Speaking for the first time about last weekend's stabbing of a police chief by suspected neo-nazis, Chancellor Merkel called Thursday for political action to be taken against right-wing extremists in Germany.

Demonstrators holding a green banner that reads A beautfiul life without Nazis

The people of Passau likewise condemned the attack

"When a person representing our country -- or, in fact, when anyone is attacked by a right wing extremist, it is an attack on us all," Merkel told the Passauer Neuen Presse newspaper on Thursday, Dec 18.

The stabbing of Passau police chief Alois Mannichl on Saturday as he opened his front door to a skinhead came as a shock to many and is thought to have been the work of neo-nazis. The perpetrator is alleged to have told the chief: "Greetings from the national resistance," during the attack, a reference to Germany's right-wing community.

Man lying in hospital bed

Despite serious injuries, Mannichl was able to leave the hospital Friday

In her first interview about the stabbing, Merkel said that with a shift to violent tactics, the threat posed by right-wing extremists must be taken very seriously. She called for cities and states across Germany to rise to the challenge these groups pose, not only politically but also within society as a whole.

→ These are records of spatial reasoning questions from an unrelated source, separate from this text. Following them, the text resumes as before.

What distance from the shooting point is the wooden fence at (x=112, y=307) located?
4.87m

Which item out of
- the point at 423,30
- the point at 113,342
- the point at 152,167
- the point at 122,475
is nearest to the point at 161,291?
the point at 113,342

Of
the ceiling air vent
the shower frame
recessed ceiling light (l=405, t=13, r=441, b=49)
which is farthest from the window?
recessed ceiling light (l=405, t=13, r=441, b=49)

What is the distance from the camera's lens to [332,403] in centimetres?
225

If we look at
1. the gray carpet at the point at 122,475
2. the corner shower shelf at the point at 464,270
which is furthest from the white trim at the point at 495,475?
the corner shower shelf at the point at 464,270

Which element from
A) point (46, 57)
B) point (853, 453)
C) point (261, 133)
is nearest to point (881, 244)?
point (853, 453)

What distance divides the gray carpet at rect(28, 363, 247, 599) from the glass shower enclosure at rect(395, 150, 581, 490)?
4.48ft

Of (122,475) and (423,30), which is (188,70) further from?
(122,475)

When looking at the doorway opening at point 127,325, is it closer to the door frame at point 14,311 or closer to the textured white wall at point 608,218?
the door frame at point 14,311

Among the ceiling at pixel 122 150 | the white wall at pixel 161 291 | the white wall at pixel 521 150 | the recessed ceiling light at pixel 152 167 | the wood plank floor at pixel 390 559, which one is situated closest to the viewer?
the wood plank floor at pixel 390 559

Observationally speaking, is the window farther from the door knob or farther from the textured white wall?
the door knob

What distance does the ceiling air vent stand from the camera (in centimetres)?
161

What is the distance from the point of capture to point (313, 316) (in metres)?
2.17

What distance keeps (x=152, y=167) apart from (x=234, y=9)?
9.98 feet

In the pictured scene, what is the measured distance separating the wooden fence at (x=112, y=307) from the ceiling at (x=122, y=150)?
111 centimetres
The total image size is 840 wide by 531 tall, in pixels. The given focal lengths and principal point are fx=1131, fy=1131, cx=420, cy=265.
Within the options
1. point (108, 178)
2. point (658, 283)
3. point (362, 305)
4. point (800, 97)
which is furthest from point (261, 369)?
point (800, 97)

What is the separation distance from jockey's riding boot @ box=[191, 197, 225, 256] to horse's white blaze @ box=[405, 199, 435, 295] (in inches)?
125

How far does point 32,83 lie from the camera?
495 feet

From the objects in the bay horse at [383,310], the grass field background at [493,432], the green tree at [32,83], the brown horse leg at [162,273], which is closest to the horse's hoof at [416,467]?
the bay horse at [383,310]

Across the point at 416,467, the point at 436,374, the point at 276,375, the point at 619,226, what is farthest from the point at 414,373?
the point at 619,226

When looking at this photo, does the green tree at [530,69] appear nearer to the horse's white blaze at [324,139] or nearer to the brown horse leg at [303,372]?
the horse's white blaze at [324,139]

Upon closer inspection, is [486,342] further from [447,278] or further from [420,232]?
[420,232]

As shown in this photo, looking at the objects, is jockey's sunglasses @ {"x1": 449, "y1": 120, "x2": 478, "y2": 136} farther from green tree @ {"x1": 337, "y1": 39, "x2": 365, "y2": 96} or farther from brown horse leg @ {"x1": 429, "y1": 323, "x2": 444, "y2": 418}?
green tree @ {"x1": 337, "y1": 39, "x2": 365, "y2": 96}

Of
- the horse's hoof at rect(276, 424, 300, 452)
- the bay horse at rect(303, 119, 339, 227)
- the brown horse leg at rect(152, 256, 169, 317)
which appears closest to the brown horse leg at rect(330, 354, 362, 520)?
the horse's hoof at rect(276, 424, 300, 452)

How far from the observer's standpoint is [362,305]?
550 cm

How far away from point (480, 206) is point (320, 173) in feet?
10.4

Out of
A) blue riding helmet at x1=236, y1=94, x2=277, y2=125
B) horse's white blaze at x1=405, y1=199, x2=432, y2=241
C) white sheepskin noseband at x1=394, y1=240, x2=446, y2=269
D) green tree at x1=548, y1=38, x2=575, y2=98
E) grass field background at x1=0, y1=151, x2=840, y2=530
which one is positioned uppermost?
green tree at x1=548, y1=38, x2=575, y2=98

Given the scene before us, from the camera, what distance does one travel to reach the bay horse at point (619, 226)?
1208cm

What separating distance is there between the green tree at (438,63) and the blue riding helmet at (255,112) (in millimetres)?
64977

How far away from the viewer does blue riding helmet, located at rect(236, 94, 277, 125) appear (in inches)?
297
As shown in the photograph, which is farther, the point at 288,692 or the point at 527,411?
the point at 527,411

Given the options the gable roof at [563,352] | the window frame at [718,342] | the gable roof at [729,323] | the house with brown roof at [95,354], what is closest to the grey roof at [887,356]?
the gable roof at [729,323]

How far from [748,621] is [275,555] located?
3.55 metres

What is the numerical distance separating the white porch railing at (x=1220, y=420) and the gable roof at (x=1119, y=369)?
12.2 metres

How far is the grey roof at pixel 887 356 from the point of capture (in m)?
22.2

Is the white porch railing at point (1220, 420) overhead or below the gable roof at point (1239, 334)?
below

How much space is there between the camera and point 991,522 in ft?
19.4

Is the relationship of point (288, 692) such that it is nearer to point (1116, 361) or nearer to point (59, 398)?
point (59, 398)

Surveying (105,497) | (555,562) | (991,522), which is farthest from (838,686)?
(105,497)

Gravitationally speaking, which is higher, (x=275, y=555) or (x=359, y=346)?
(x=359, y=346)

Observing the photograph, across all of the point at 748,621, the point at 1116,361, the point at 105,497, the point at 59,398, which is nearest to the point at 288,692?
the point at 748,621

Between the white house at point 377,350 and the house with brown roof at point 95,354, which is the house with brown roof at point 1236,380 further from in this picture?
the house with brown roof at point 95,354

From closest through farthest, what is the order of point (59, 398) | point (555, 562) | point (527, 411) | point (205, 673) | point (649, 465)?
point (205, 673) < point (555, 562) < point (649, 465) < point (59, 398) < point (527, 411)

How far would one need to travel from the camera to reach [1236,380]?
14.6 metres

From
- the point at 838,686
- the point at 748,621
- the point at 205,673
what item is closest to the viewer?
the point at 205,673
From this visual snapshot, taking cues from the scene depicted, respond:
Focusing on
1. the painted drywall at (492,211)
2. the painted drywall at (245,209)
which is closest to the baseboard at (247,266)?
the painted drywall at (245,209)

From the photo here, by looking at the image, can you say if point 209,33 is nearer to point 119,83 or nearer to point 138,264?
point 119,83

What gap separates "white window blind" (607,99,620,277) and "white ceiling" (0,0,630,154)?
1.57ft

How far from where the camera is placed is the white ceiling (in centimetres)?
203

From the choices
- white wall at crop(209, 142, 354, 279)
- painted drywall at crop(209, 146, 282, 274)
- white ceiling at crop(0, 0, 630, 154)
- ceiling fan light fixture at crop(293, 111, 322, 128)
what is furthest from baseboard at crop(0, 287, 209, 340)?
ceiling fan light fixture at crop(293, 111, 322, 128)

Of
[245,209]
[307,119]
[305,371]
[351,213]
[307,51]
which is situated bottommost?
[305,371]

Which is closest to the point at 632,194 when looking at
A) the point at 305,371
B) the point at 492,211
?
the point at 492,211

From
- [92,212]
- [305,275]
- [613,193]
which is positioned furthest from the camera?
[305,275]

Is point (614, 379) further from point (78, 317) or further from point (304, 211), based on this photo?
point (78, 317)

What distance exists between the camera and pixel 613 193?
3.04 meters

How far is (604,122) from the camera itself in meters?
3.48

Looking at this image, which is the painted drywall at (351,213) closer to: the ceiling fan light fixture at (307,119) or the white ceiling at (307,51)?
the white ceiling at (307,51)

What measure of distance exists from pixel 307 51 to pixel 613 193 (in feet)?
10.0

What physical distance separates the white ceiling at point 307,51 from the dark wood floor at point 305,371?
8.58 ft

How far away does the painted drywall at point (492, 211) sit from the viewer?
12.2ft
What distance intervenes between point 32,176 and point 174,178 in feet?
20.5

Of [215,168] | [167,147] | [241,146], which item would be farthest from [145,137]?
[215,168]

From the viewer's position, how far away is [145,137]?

Her statement comes as others have called to outlaw Germany's main far right group, the National Democratic Party (NPD). German Justice Minister Brigitte Zypries said in a newspaper interview Wednesday, however, that she did not believe there was sufficient evidence to mount a new legal challenge against the NPD.

Suspect still sought as chief leaves hospital

Nearly a week after the stabbing, Mannichl has been cleared for release from the hospital. While two alleged accomplices were arrested Wednesday, the police are still searching for the man thought to be responsible.

"We can't let ourselved be afraid of these right-wing extremists," Mannichl said in a short statement to the press where he thanked the public for its support, adding that the attempt on his life was "cowardly."

Police this week picked up a 33-year-old man and 22-year-old woman who are suspected of helping the attacker.